Tavis: I am pleased and honored to welcome James Taylor to this program. His stellar career as a singer-songwriter has produced the soundtracks for many of our lives during his forty-plus years of music. In 2000, he was inducted into the Rock and Roll Hall of Fame. Last year, he was named MusiCare's Person of the Year. His latest CD is also a live concert DVD called "One Man Band." Here now, some of the performance of his classic "You've Got a Friend."

[Film Clip]

Tavis: So anybody who knows me, J.T., or anybody who saw our program last night with Babyface knows how I love James Taylor. I say it unabashedly, unapologetically. I am the biggest - I know we're going to argue about this, but I am the biggest James Taylor fan in the entire world.

I have stalked this guy all over the country. I stalked him in Italy. I sit in the rain and hear him perform outdoors, most recently this summer in fact. So for five years doing this show on PBS, my boy Prince came through to see me a number of times. A lot of great artists come through.

You should know this, J.T., but there was a contest on this show amongst all my producers. The person who got James Taylor booked first was going to win a huge prize. I wonder what that prize is going to be, but Carol wins because James Taylor is here. Good to see you, man.

James Taylor: Tavis, it's great to see you.
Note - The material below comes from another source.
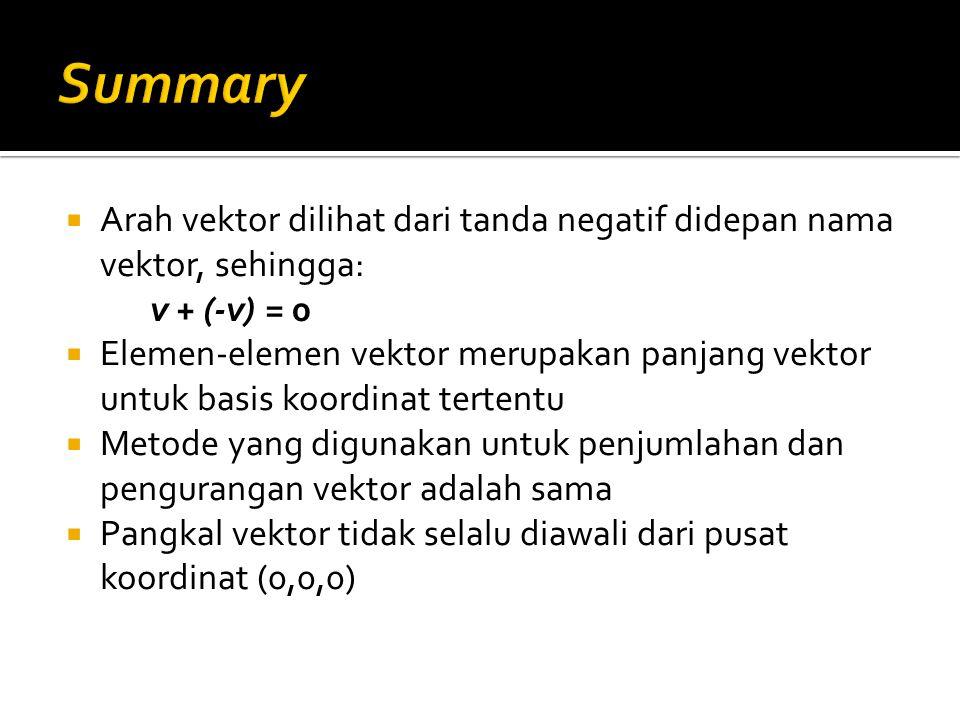 Summary Arah vektor dilihat dari tanda negatif didepan nama vektor, sehingga: v + (-v) = 0.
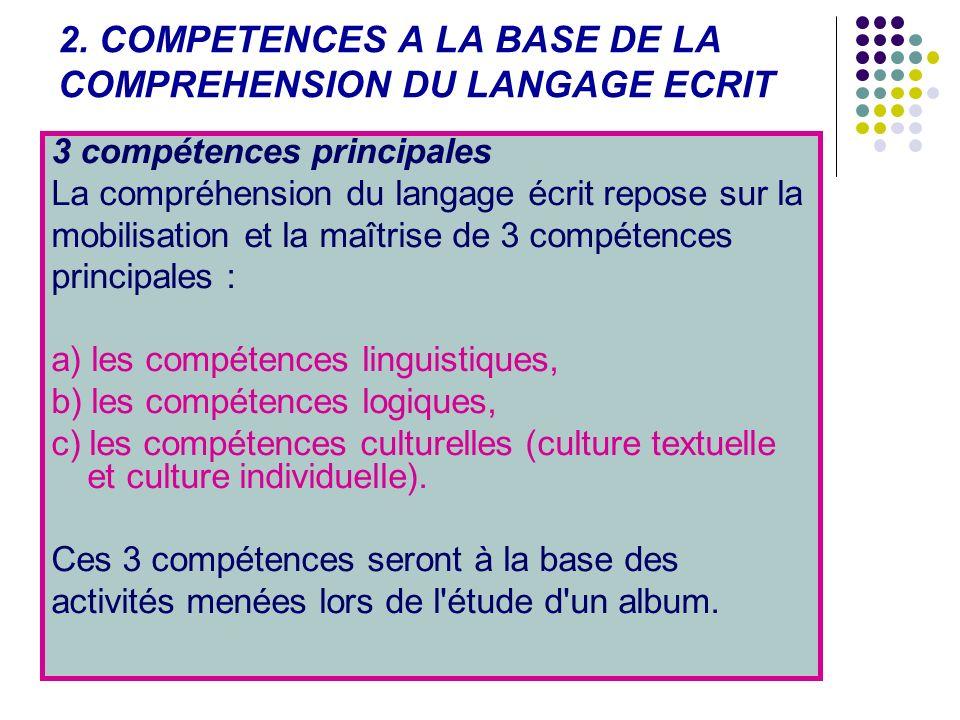 2. COMPETENCES A LA BASE DE LA COMPREHENSION DU LANGAGE ECRIT 3 compétences principales La compréhension du langage écrit repose sur la mobilisation e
It's great to be here and it's good to see you again.

Tavis: Delighted to have you on the program. I had a chance to catch this show, this tour, the "One Man Band." We were in Chicago. I got in Chicago and had a speech to give that night and was driving by the theater and saw on the marquis "One Night Only - James Taylor." So I called your people and ran backstage after my speech.

I'm sure I disappointed the people I was speaking to that night because I ran through the speech so fast to get backstage to see you. It was a great show. To see it on DVD, though, it evolved from when I saw it in Chicago. It's a great DVD, though.
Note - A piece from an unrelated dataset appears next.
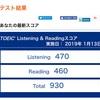 【結果公開】1月13日第237回TOEIC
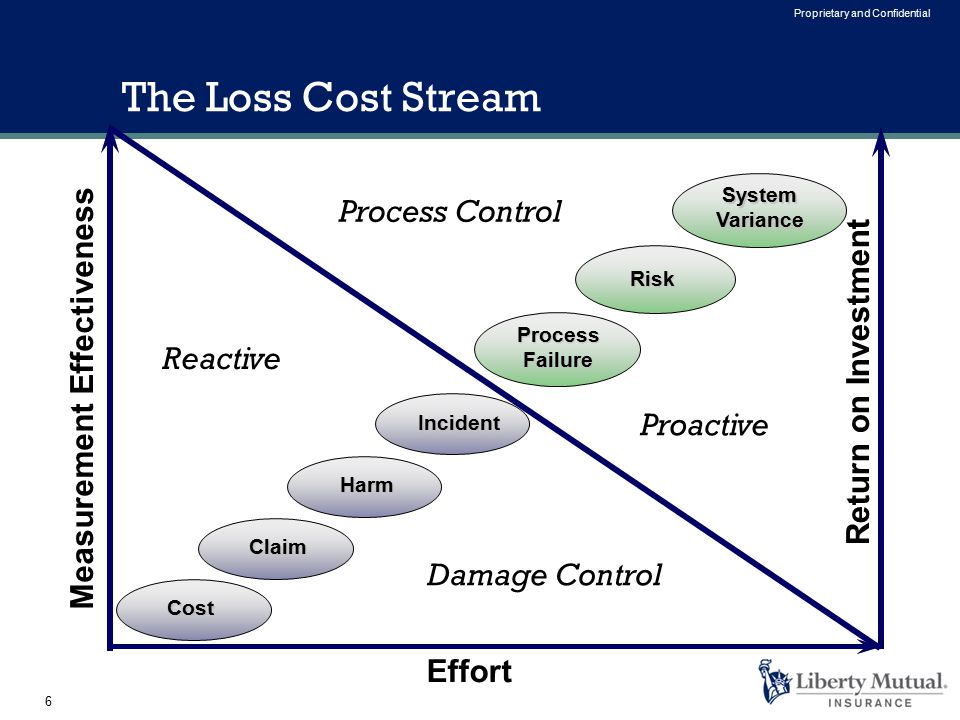 6 Proprietary and Confidential Measurement Effectiveness Effort Incident Harm Claim Cost Return on Investment System Variance Process Failure Risk Proactive Reactive The Loss Cost Stream Damage Control Process Control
Taylor: It has changed. We toured it for about two years before making this. You know, it changed just before the summer. It was last summer that we recorded this, that we put this down. We had been in England and I think that that trip abroad helped sort of refine it and sort of distill it down to what it is now.

Tavis: That's a fascinating segue. I'll take that and jump with it. So you go back to England to tour again and, for those of your hardcore fans, we know that your career really in some ways got started in England. The first person, the first artist, to ever sign to Apple Records, the Beatles label. Take me back to England those many years ago and how that happened.

Taylor: It was amazing really. I was a huge Beatles fan. I mean, we could talk about who I listened to growing up and what my sources were, but certainly the Beatles were a late important resource for me. I took my guitar and a handful of songs and I decided, well, I'll just go over and travel around Europe and see what comes of it.

Shortly after I got there, some friends I met, some people I know there, got very taken by my tunes and my playing and encouraged me to make a demo disc. It was funny. It was a small, two-track studio in Soho. They actually cut a disc live as you were singing.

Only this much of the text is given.